Carolyn began her educational career in Santa Barbara, California, where she received her B.A. and M.A. and became a Ph.D. candidate in Educational Administration with an emphasis on Curriculum and Instruction. She served as a supervisor of student teachers and taught courses across the educational curriculum during her eight years at UCSB.

After completing her studies, Carolyn moved to Los Angeles where she served as the head of Adat Ari El Day School in Valley Village and as a consultant on issues of learning and instruction to Jewish day schools across the Orthodox, Conservative, and Reform Spectrum, as well as to elementary and secondary schools of all types. During this time she also served on the faculty of California State University at Northridge.

The parent of three highly gifted daughters of her own (one with learning challenges), throughout her career, Carolyn has designed innovative strategies, as well as unique programs to help gifted students achieve life success. She established the Johns Hopkins Center for Academically Talented Youth (CTY) Summer Commuter Program held at the University of California Los Angeles and served as parent liaison for the CTY to the press and larger community. She was the founder and head of Bridges Academy, which serves a population of twice-exceptional students in grades 6-12, from 1994-2003 (bridges.edu).

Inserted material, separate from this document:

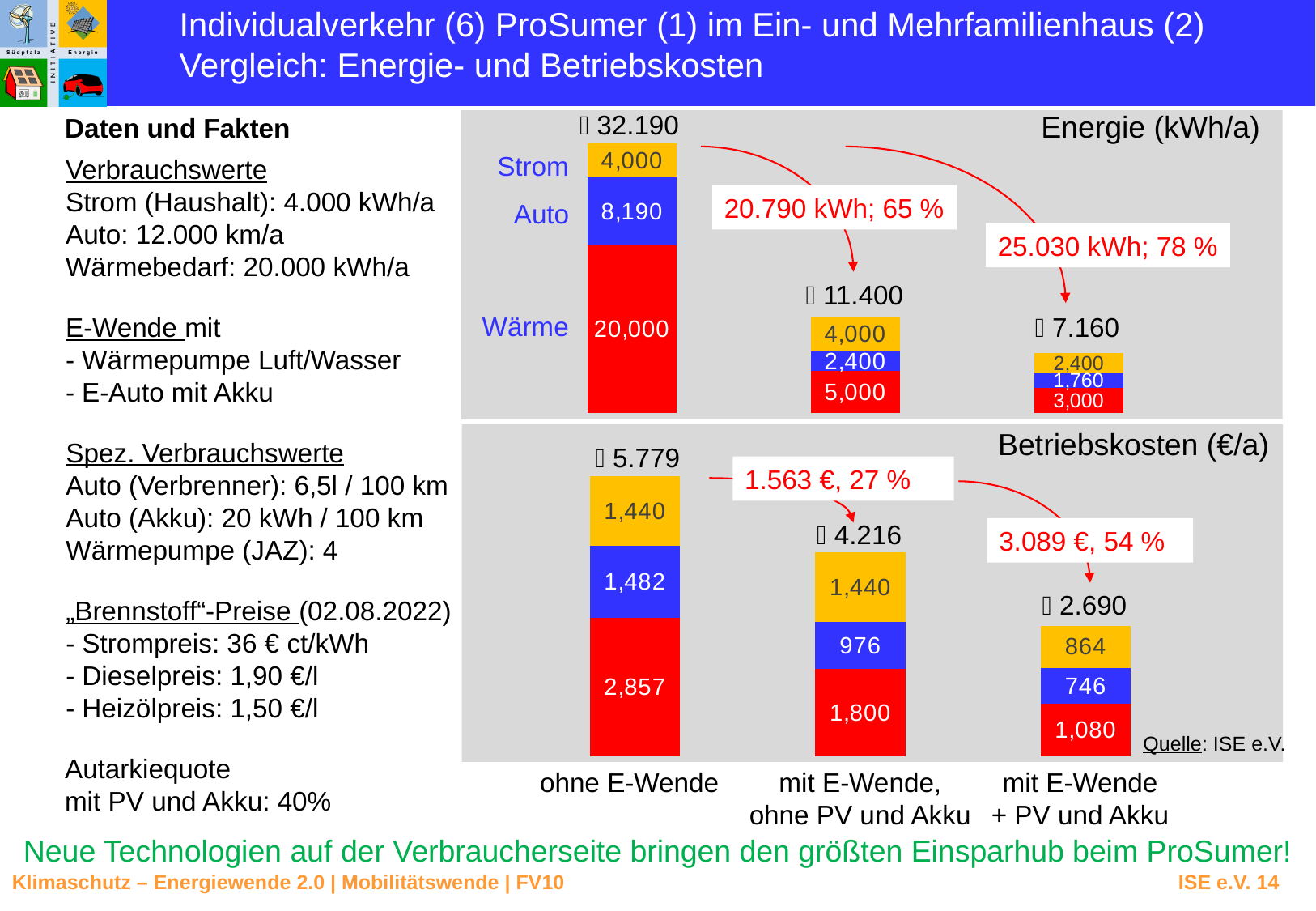
In the Betriebskosten (€/a) chart, what is the Auto value for 'mit E-Wende + PV und Akku'? 746 In the Energie (kWh/a) chart, what is the Auto value for 'mit E-Wende, ohne PV und Akku'? 2,400 In the Energie (kWh/a) chart, what is the Wärme value for 'ohne E-Wende'? 20,000 In the Betriebskosten (€/a) chart, what is the Wärme value for 'ohne E-Wende'? 2,857 What type of chart is used for the Energie (kWh/a) data? Stacked bar chart In the Energie (kWh/a) chart, what is the total shown above the 'mit E-Wende + PV und Akku' bar? 7.160 In the Energie (kWh/a) chart, what is the difference between the Wärme values for 'ohne E-Wende' and 'mit E-Wende, ohne PV und Akku'? 15,000 In the Energie (kWh/a) chart, which scenario has the highest total? ohne E-Wende In the Betriebskosten (€/a) chart, which is larger for 'ohne E-Wende': the Strom value or the Auto value? Auto How many scenarios (bars) does each chart show? 3 In the Betriebskosten (€/a) chart, which scenario has the lowest total? mit E-Wende + PV und Akku In the Betriebskosten (€/a) chart, what is the total shown above the 'mit E-Wende, ohne PV und Akku' bar? 4.216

Carolyn has been a classroom teacher in both Goleta Union and Los Angeles Unified School Districts. She was LAUSD Teacher of the Year, was one of five finalists for California Teacher of the Year, and was given an Outstanding Educator Award by the Los Angeles Times. She has published curriculum and articles in the areas of special education, social studies, English, educational computing, ESL, multi-cultural education, study skills, and classroom organization. She regularly presents at conferences and schools on topics related to curriculum, instruction, classroom organization, gifted students, and special needs populations.